I decided that this had gone on for long enough.

So I knocked on the door of the flat. I felt I had to say something. If this was their pet, it was no way to treat him. He needed something to eat and drink – and maybe even some medical attention.

A guy appeared at the door. He was unshaven, wearing a T-shirt and a pair of tracksuit bottoms and looked like he’d been sleeping even though it was the middle of the afternoon.

‘Sorry to bother you, mate. Is this your cat?’ I asked him.

For a second he looked at me as if I was slightly mad.

‘What cat?’ he said, before looking down and seeing the ginger tom curled up in a ball on the doormat.

‘Oh. No,’ he said, with a disinterested shrug. ‘Nothing to do with me, mate.’

‘He’s been there for days,’ I said, again drawing a blank look.

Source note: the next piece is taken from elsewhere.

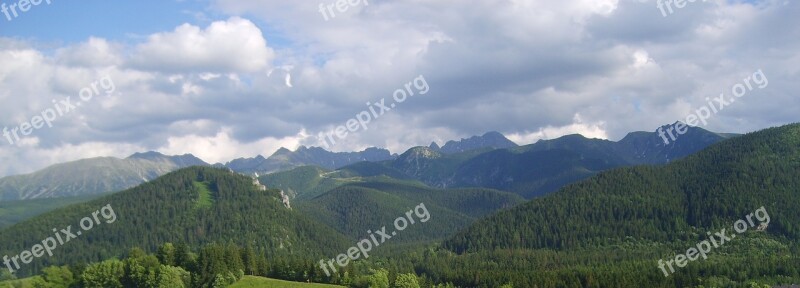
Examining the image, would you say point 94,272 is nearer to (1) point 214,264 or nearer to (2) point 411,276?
(1) point 214,264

‘Has he? Must have smelled cooking or something. Well, as I say, nothing to do with me.’

He then slammed the door shut.

I made my mind up immediately.

‘OK, mate, you are coming with me,’ I said, digging into my rucksack for the box of biscuits I carried specifically to give treats to the cats and dogs that regularly approached me when I was busking.

I rattled it at him and he was immediately up on all fours, following me.

I could see he was a bit uneasy on his feet and was carrying one of his back legs in an awkward manner, so we took our time climbing the five flights of stairs. A few minutes later we were safely ensconced in my flat.

My flat was threadbare, it’s fair to say. Apart from the telly, all I had in there was a second-hand sofa bed, a mattress in the corner of the small bedroom, and in the kitchen area a half-working refrigerator, a microwave, a kettle and a toaster. There was no cooker. The only other things in the flat were my books, videos and knick-knacks.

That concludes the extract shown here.